Thursday, February 9, 2012

Lana Del Rey has last laugh with top Billboard debut


After weeks of hype and ridicule, singer Lana Del Rey had the last laugh on Wednesday by scoring the week's highest debut on the Billboard 200 album chart with her new record "Born To Die."

New York native Del Rey, who had the Internet abuzz especially after a shaky performance on U.S. sketch show "Saturday Night Live" last month, sold 76,000 copies of her debut album in its first week.

She was second only to British singer Adele, who continued her reign for the 19th week at No. 1 with "21."

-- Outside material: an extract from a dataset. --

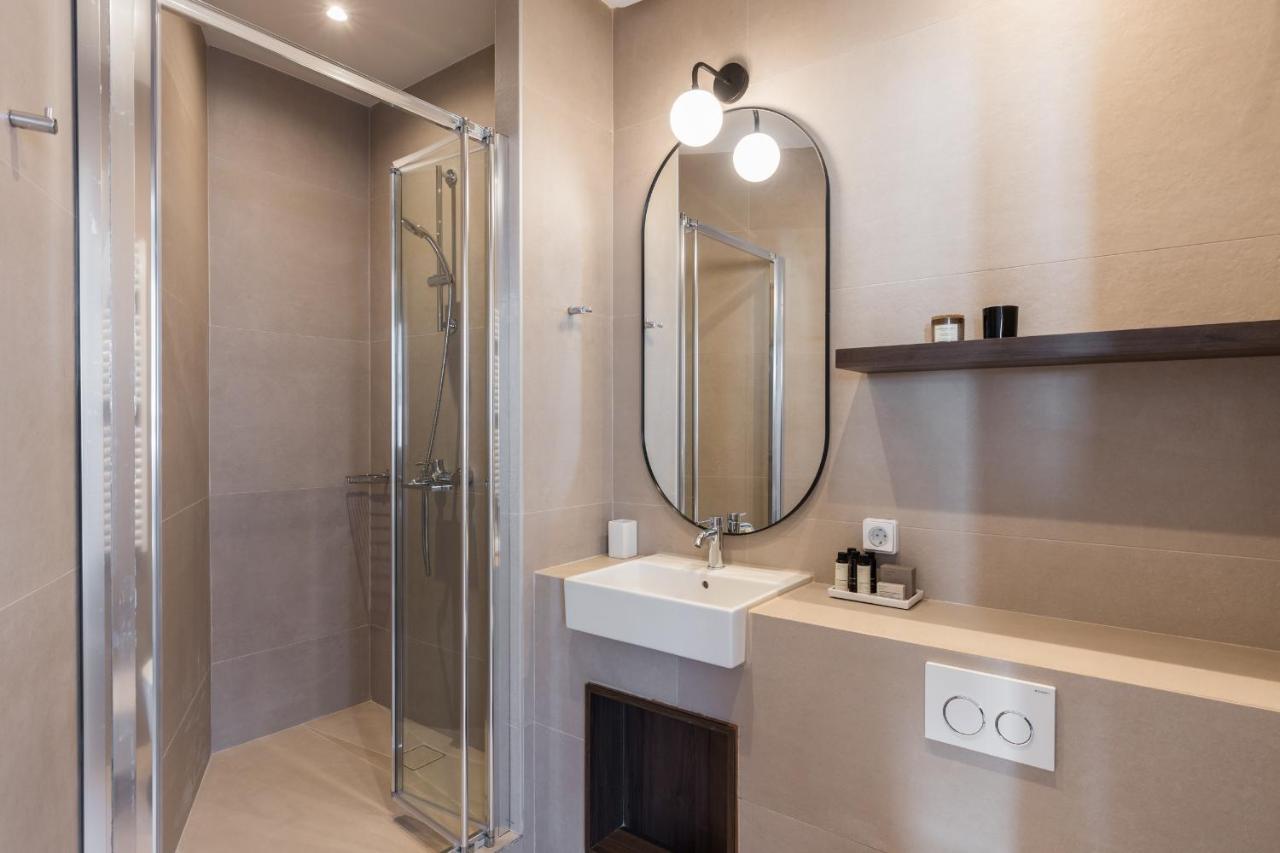 Luxury Apartments In Plaka By Upstreet เอเธนส์ ภายนอก รูปภาพ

Following on the heels of Del Rey was veteran folk singer Leonard Cohen, who sold 41,000 copies of his 12th studio album, "Old Ideas," a collection of songs recalling some of Cohen's earlier and best-known works such as "Hallelujah."

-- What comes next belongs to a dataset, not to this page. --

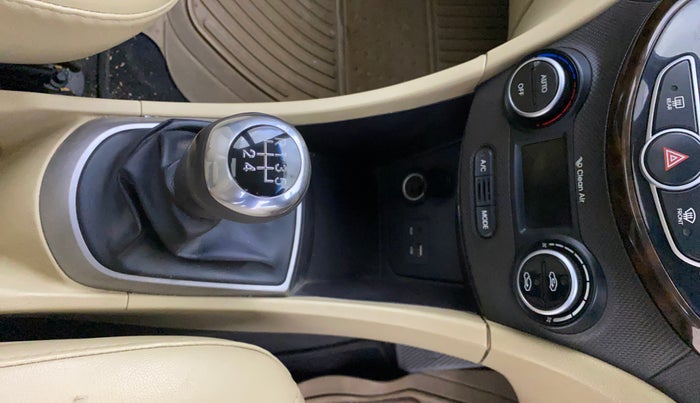 2015 Hyundai Verna FLUIDIC 4S 1.6 VTVT SX, Petrol, Manual, 29,260 km, Gear Lever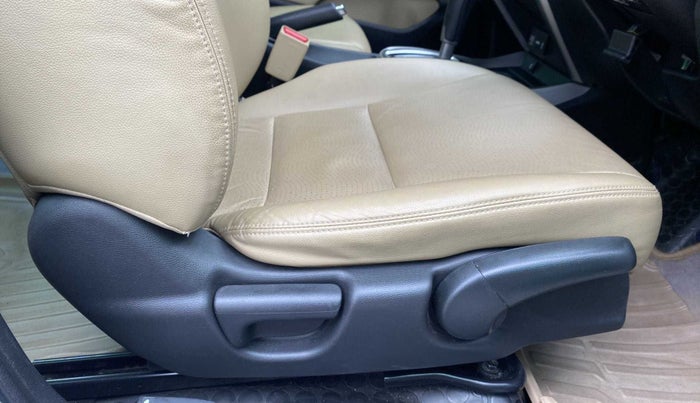 2019 Honda City 1.5L I-VTEC ZX CVT, Petrol, Automatic, 97,589 km, Driver Side Adjustment Panel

Despite Del Rey and Cohen's high new entries, they could not shift Adele from her top spot. She sold 121,000 copies of "21" in the past week ahead of her official comeback from throat surgery at the Grammy Awards on Sunday.

The only other new entry in the top ten albums was gospel singer Fred Hammond, who entered the chart at No. 8 with "God, Love & Romance," while party rockers LMFAO re-entered the chart with "Sorry for Party Rocking" at No. 9 and Rihanna's "Talk That Talk" jumped up the chart to round out the top ten.